# [Instructions for the task]
Beginning with the line that contains "class: Mammalia", transcribe every line through the end of the entries exactly as written, and reproduce nothing else.

# [Dataset entries]

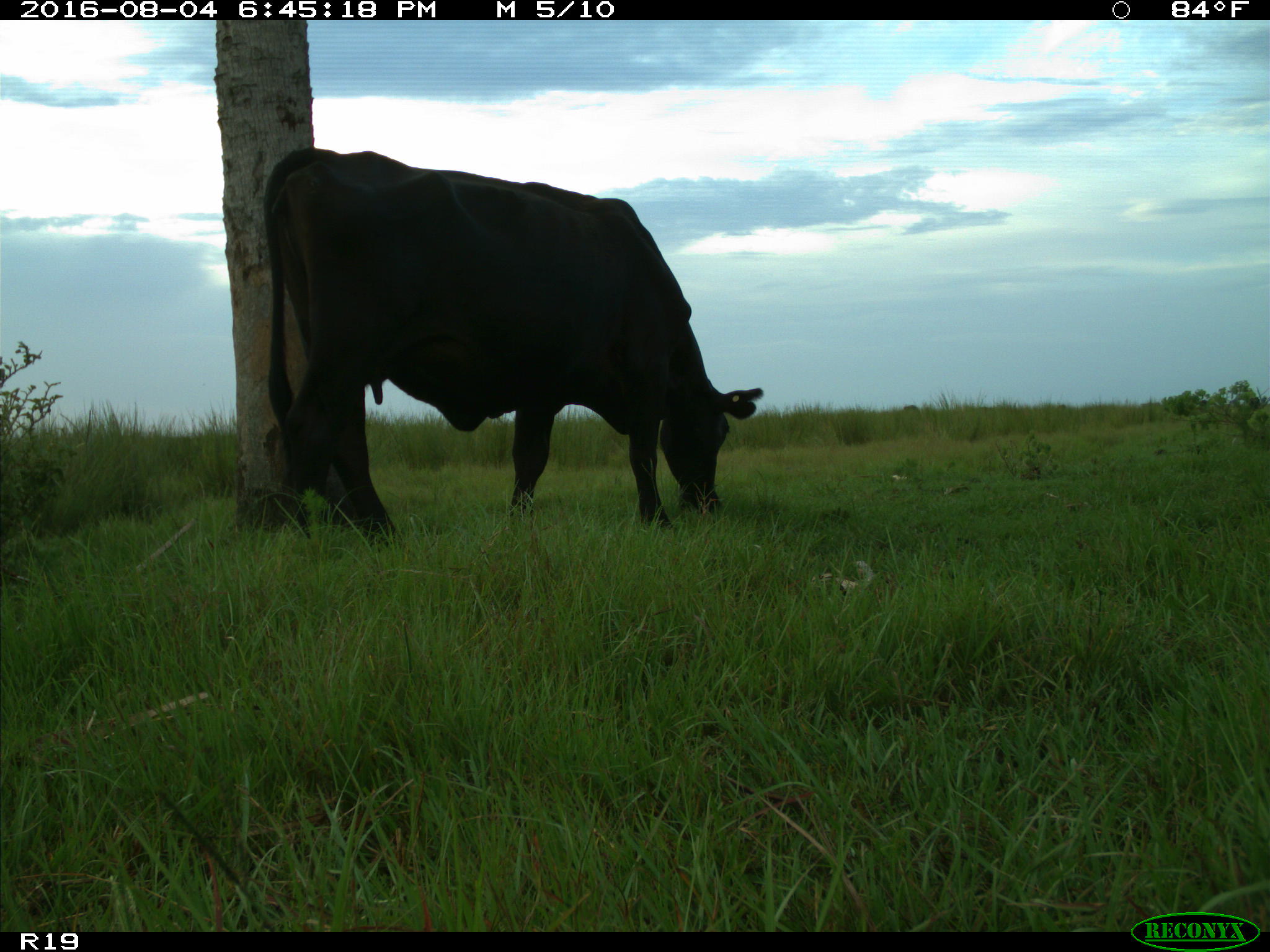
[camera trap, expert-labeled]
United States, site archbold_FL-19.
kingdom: Animalia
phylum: Chordata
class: Mammalia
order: Artiodactyla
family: Bovidae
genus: Bos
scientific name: Bos taurus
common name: domestic cow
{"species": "Bos taurus (domestic cow)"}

# [Your solution]
class: Mammalia
order: Artiodactyla
family: Bovidae
genus: Bos
scientific name: Bos taurus
common name: domestic cow
{"species": "Bos taurus (domestic cow)"}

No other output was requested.